-- DATA TO EXAMINE follows --
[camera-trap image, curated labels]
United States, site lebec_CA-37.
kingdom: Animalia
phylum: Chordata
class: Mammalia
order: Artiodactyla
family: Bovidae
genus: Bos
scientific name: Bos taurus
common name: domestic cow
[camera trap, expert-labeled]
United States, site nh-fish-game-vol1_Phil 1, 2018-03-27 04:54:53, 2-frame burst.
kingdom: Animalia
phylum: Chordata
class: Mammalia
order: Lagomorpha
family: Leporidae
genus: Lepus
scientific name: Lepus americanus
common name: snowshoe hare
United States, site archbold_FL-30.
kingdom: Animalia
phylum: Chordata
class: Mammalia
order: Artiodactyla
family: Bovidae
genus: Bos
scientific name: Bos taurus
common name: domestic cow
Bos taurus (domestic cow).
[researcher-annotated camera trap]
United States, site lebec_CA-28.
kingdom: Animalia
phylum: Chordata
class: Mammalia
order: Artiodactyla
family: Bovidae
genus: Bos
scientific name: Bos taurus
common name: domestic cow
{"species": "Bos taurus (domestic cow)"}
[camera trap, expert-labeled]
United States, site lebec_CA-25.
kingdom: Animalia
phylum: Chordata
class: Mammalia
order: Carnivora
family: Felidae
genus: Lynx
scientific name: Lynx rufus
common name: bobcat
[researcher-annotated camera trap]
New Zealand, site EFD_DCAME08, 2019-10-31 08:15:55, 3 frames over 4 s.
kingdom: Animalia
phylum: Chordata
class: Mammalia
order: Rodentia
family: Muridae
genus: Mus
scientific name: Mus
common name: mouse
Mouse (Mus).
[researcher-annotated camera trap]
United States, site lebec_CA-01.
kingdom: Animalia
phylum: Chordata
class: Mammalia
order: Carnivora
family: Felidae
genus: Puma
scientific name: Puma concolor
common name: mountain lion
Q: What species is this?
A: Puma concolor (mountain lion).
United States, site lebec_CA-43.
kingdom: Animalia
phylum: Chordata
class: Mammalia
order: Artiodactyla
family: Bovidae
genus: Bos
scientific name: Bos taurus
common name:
-- DATA TO EXAMINE concluded --
[WHAT YOU NEED TO DO]: Please give back the entries above, unchanged and complete.

[SOLUTION FOR THIS PROBLEM]:
[camera-trap image, curated labels]
United States, site lebec_CA-37.
kingdom: Animalia
phylum: Chordata
class: Mammalia
order: Artiodactyla
family: Bovidae
genus: Bos
scientific name: Bos taurus
common name: domestic cow
[camera trap, expert-labeled]
United States, site nh-fish-game-vol1_Phil 1, 2018-03-27 04:54:53, 2-frame burst.
kingdom: Animalia
phylum: Chordata
class: Mammalia
order: Lagomorpha
family: Leporidae
genus: Lepus
scientific name: Lepus americanus
common name: snowshoe hare
United States, site archbold_FL-30.
kingdom: Animalia
phylum: Chordata
class: Mammalia
order: Artiodactyla
family: Bovidae
genus: Bos
scientific name: Bos taurus
common name: domestic cow
Bos taurus (domestic cow).
[researcher-annotated camera trap]
United States, site lebec_CA-28.
kingdom: Animalia
phylum: Chordata
class: Mammalia
order: Artiodactyla
family: Bovidae
genus: Bos
scientific name: Bos taurus
common name: domestic cow
{"species": "Bos taurus (domestic cow)"}
[camera trap, expert-labeled]
United States, site lebec_CA-25.
kingdom: Animalia
phylum: Chordata
class: Mammalia
order: Carnivora
family: Felidae
genus: Lynx
scientific name: Lynx rufus
common name: bobcat
[researcher-annotated camera trap]
New Zealand, site EFD_DCAME08, 2019-10-31 08:15:55, 3 frames over 4 s.
kingdom: Animalia
phylum: Chordata
class: Mammalia
order: Rodentia
family: Muridae
genus: Mus
scientific name: Mus
common name: mouse
Mouse (Mus).
[researcher-annotated camera trap]
United States, site lebec_CA-01.
kingdom: Animalia
phylum: Chordata
class: Mammalia
order: Carnivora
family: Felidae
genus: Puma
scientific name: Puma concolor
common name: mountain lion
Q: What species is this?
A: Puma concolor (mountain lion).
United States, site lebec_CA-43.
kingdom: Animalia
phylum: Chordata
class: Mammalia
order: Artiodactyla
family: Bovidae
genus: Bos
scientific name: Bos taurus
common name:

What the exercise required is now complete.